Here’s the intro: “Is there a formula–some mix of love, work, and
psychological adaptation–for a good life?  For 72 years, researchers at
Harvard have been examining this question, following 268 men who entered
college in the late 1930s through war, career, marriage and divorce,
parenthood and grandparenthood, and old age.

Here’s an excerpt: “Begun in 1937 as a study of healthy, well-adjusted
Harvard sophomores (all male), it has followed its subjects for more
than 70 years.”

Another excerpt: “Bock assembled a team that spanned medicine,
physiology, anthropology, psychiatry, psychology, and social work, and
was advised by such luminaries as the psychiatrist Adolf Meyer and the
psychologist Henry Murray. Combing through health data, academic
records, and recommendations from the Harvard dean, they chose 268
students–mostly from the classes of 1942, ’43, and ’44–and measured them
from every conceivable angle and with every available scientific tool.”

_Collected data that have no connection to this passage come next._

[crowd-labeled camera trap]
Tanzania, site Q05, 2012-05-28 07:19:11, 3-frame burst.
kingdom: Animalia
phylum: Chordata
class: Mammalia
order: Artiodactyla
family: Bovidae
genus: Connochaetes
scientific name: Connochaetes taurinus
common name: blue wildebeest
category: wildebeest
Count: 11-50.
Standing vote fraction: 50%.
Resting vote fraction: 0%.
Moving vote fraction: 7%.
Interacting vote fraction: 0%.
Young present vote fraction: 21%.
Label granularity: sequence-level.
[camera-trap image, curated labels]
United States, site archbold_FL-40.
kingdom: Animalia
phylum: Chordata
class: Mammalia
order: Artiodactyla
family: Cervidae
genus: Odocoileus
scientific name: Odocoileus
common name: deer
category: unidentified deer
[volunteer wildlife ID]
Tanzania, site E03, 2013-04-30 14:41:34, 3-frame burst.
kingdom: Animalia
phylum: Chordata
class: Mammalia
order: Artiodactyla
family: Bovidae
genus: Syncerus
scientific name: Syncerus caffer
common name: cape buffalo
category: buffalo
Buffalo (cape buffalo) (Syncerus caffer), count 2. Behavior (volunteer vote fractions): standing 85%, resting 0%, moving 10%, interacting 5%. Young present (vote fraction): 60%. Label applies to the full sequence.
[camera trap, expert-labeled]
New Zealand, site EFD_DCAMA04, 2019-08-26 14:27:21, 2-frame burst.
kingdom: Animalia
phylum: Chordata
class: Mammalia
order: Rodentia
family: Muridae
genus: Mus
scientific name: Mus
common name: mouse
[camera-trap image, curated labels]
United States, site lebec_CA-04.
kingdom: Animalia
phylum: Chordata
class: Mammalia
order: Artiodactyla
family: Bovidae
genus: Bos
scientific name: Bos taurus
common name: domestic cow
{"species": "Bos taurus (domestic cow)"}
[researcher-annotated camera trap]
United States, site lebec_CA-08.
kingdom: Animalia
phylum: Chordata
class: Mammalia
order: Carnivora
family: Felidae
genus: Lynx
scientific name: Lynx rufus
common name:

Another excerpt: “What allows people to work, and love, as they grow
old? By the time the Grant Study men had entered retirement, Vaillant,
who had then been following them for a quarter century, had identified
seven major factors that predict healthy aging, both physically and

Another excerpt: “What factors don’t matter? Vaillant identified some
surprises. Cholesterol levels at age 50 have nothing to do with health
in old age. While social ease correlates highly with good psychosocial
adjustment in college and early adulthood, its significance diminishes
over time. The predictive importance of childhood temperament also
diminishes over time: shy, anxious kids tend to do poorly in young
adulthood, but by age 70, are just as likely as the outgoing kids to be
‘happy-well.’ Vaillant sums up: ‘f you follow lives long enough, the
risk factors for healthy life adjustment change. There is an age to
watch your cholesterol and an age to ignore it.'”

Another excerpt: “The study has yielded some additional subtle
surprises. Regular exercise in college predicted late-life mental health
better than it did physical health. And depression turned out to be a
major drain on physical health: of the men who were diagnosed with
depression by age 50, more than 70 percent had died or were chronically
ill by 63. More broadly, pessimists seemed to suffer physically in
comparison with optimists, perhaps because they’re less likely to
connect with others or care for themselves.”